Seismic wave velocities in the Earth's transition zone, between 410 and 660 km depth, are poorly matched by mineralogical models. Mainly due to the presence of majoritic garnet, wave velocities calculated for a peridotite composition lithology are slower than seismic reference models, particularly towards the base of the transition zone. One possible resolution for this discrepancy is if the MgSiO₃ polymorph akimotoite replaces majoritic garnet in some regions of the transition zone. This is possible in peridotitic material if temperatures are slightly lower than a typical geotherm or in harzburgitic composition material. The presence of akimotoite might serve as an explanation not only for the discrepancy of seismic velocities at the base of the transition zone but also for observations of transition zone seismic anisotropy in regions of current subduction. In order to provide the data required to test this possibility, two high-quality single-crystals of MgSiO₃ akimotoite were studied using combined Brillouin spectroscopy and X-ray diffraction up to 24.86(3) GPa, i.e. to the limit of the akimotoite stability field. The resulting equation of state yields an adiabatic bulk modulus and first pressure derivative of K_S0 = 209(2) GPa and K′ = 4.4(1), respectively, and a shear modulus and first pressure derivative of G₀ = 131(1) GPa and G′ = 1.7(1). This is in overall agreement with several experimental and computational studies, however, the resulting aggregate velocities are slower than previously reported, especially at high pressures.
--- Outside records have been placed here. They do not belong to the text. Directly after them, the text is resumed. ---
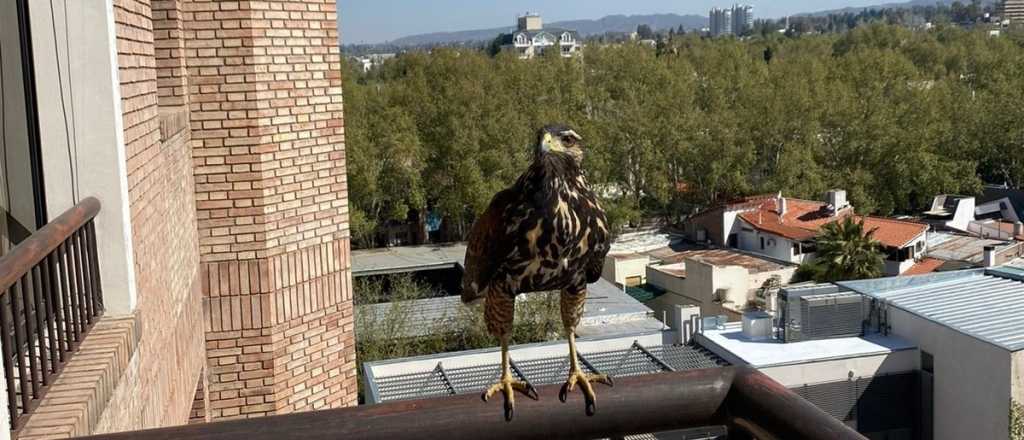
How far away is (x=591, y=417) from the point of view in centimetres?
204

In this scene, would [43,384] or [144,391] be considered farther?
[144,391]

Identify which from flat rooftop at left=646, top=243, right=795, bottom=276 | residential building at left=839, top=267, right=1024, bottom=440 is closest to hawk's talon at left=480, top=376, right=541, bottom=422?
residential building at left=839, top=267, right=1024, bottom=440

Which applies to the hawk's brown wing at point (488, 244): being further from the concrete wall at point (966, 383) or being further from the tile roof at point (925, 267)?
the tile roof at point (925, 267)

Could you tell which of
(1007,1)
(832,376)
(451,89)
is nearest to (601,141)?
(451,89)

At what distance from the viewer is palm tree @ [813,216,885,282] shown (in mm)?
28188

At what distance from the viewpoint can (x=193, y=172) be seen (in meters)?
5.96

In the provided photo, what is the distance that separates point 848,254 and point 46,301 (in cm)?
2753

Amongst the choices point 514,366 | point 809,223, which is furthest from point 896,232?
point 514,366

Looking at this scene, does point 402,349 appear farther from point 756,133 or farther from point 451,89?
point 756,133

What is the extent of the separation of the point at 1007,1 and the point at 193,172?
621 ft

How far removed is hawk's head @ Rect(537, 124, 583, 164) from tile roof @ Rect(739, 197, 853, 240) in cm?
2955

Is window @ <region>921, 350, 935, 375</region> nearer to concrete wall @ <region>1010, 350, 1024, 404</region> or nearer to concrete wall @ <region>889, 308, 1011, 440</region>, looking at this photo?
concrete wall @ <region>889, 308, 1011, 440</region>

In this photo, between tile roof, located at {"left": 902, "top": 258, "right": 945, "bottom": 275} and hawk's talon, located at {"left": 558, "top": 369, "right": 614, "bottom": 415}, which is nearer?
hawk's talon, located at {"left": 558, "top": 369, "right": 614, "bottom": 415}

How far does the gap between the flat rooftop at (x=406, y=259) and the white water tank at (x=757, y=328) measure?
10872 millimetres
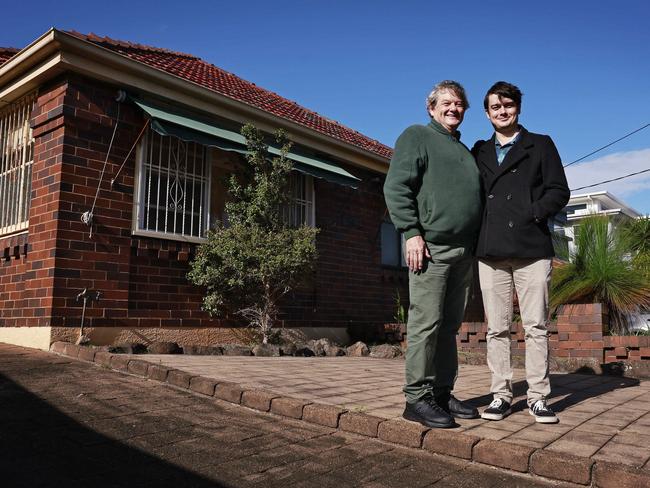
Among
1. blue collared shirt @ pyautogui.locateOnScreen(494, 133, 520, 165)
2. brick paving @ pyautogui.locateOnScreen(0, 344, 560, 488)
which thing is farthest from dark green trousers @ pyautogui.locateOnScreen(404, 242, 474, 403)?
blue collared shirt @ pyautogui.locateOnScreen(494, 133, 520, 165)

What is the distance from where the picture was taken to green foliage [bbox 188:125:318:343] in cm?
712

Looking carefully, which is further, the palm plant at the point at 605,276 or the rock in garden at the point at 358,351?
the rock in garden at the point at 358,351

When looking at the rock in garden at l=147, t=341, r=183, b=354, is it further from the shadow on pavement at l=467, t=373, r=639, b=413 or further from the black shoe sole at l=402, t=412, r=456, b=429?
the black shoe sole at l=402, t=412, r=456, b=429

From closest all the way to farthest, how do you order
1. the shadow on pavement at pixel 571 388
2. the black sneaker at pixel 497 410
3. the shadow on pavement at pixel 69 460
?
the shadow on pavement at pixel 69 460 < the black sneaker at pixel 497 410 < the shadow on pavement at pixel 571 388

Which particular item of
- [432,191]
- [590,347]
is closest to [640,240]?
[590,347]

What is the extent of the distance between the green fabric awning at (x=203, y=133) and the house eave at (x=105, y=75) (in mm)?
304

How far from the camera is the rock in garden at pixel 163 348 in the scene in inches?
240

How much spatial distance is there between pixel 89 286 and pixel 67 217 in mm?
825

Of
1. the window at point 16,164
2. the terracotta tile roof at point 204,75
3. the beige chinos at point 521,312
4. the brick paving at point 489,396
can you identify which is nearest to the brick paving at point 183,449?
the brick paving at point 489,396

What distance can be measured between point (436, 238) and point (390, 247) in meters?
7.96

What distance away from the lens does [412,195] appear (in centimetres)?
328

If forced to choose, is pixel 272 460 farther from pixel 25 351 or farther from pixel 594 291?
pixel 594 291

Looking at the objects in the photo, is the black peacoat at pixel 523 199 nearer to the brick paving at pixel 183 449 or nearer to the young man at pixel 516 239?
the young man at pixel 516 239

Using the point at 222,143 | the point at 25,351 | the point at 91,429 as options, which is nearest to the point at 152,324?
the point at 25,351
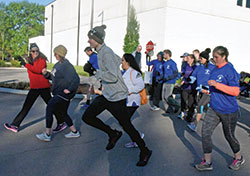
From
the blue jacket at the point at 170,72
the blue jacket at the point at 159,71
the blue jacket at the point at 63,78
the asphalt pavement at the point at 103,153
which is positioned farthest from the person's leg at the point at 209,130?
the blue jacket at the point at 159,71

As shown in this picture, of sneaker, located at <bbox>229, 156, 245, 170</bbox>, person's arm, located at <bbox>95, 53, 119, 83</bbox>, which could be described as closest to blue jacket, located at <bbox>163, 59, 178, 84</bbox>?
sneaker, located at <bbox>229, 156, 245, 170</bbox>

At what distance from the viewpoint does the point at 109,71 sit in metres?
3.50

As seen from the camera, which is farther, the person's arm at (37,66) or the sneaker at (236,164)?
the person's arm at (37,66)

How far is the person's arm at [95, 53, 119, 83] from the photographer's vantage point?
350 cm

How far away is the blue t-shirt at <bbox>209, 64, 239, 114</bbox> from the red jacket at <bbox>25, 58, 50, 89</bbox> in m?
3.19

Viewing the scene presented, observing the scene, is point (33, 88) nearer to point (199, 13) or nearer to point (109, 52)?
point (109, 52)

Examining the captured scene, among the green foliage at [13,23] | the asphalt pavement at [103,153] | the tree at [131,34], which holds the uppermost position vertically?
the green foliage at [13,23]

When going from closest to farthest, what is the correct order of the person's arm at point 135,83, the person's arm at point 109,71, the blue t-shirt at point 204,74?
the person's arm at point 109,71
the person's arm at point 135,83
the blue t-shirt at point 204,74

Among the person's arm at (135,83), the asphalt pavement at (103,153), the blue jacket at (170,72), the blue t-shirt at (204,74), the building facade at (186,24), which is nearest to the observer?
the asphalt pavement at (103,153)

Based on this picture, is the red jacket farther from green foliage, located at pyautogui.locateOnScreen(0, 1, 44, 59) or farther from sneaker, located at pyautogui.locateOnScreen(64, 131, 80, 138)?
green foliage, located at pyautogui.locateOnScreen(0, 1, 44, 59)

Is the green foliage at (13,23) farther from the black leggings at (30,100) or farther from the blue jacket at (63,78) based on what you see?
the blue jacket at (63,78)

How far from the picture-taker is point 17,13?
2475 inches

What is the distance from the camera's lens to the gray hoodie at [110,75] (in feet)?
11.5

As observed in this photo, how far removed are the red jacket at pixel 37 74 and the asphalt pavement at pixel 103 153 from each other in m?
1.01
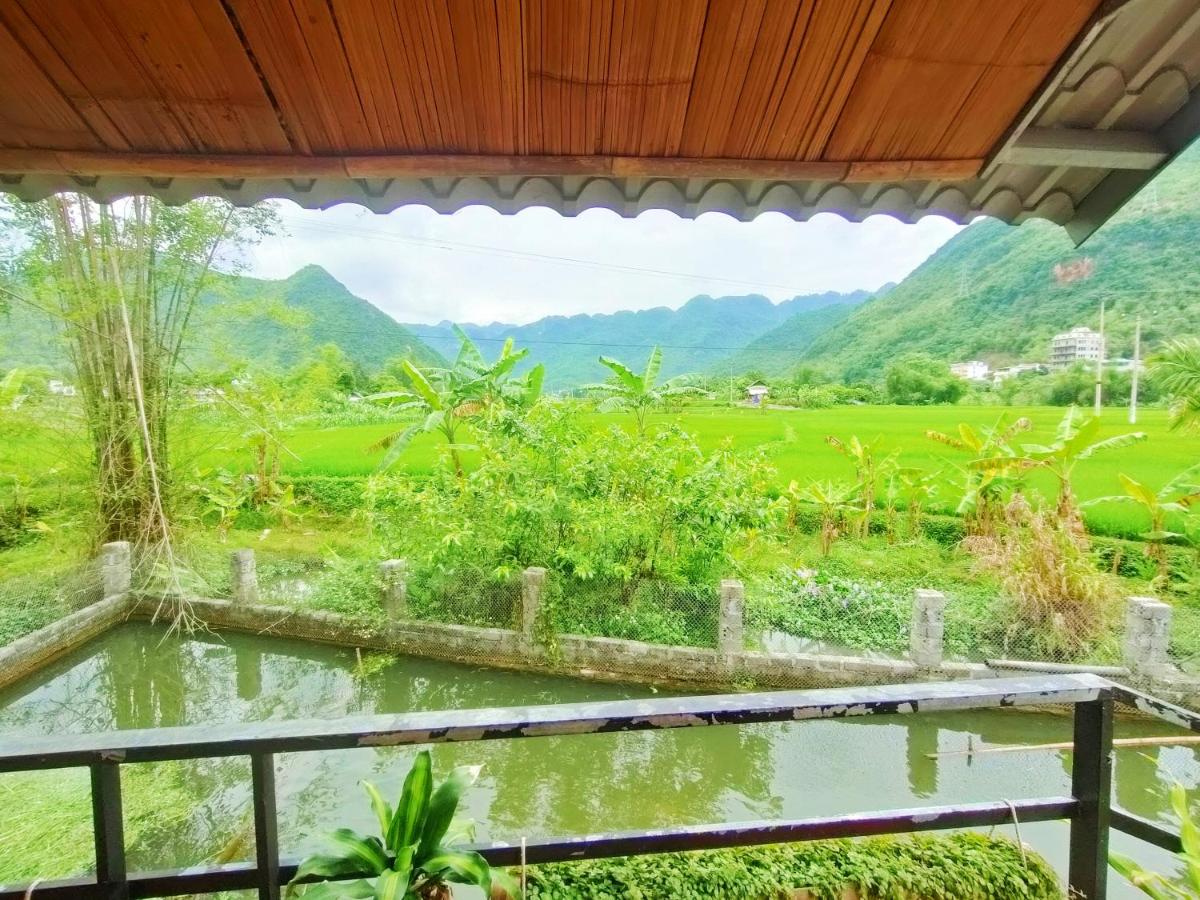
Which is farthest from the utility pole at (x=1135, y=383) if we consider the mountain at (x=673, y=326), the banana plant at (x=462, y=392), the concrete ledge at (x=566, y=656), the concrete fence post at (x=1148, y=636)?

The elastic anisotropy of akimotoite is found to decrease only slightly with pressure; akimotoite hence remains the most elastically anisotropic mineral in the transition zone and may therefore play a major role in explaining seismic anisotropy observations in the proximity of subducting slabs.

地球过渡带的地震波速度在 410 至 660 公里深度之间，与矿物学模型的匹配性较差。主要是由于主要石榴石的存在，针对橄榄岩成分岩性计算的波速比地震参考模型慢，特别是在过渡带底部。这种差异的一种可能解决方法是如果 MgSiO ₃在过渡带的一些地区，多晶型 akimotoite 取代了主要的石榴石。如果温度略低于典型地热或在橄榄岩材料中，这在橄榄岩材料中是可能的。akimotoite的存在不仅可以解释过渡带底部地震速度的差异，而且可以解释当前俯冲区域过渡带地震各向异性的观测结果。为了提供测试这种可能性所需的数据，两个高质量的 MgSiO ₃单晶使用组合布里渊光谱和 X 射线衍射对 akimotoite 进行了研究，最高可达 24.86(3) GPa，即达到 akimotoite 稳定性场的极限。得到的状态方程分别产生K _S0  = 209(2) GPa 和K'  = 4.4(1)的绝热体积模量和一阶压力导数，以及G ₀的剪切模量和一阶压力导数 = 131(1) GPa 和 G' = 1.7(1)。这与几项实验和计算研究完全一致，但是，由此产生的聚合速度比以前报告的要慢，尤其是在高压下。发现 akimotoite 的弹性各向异性随压力仅略微降低；因此 akimotoite 仍然是过渡带中最具弹性的各向异性矿物，因此可能在解释俯冲板块附近的地震各向异性观测中起主要作用。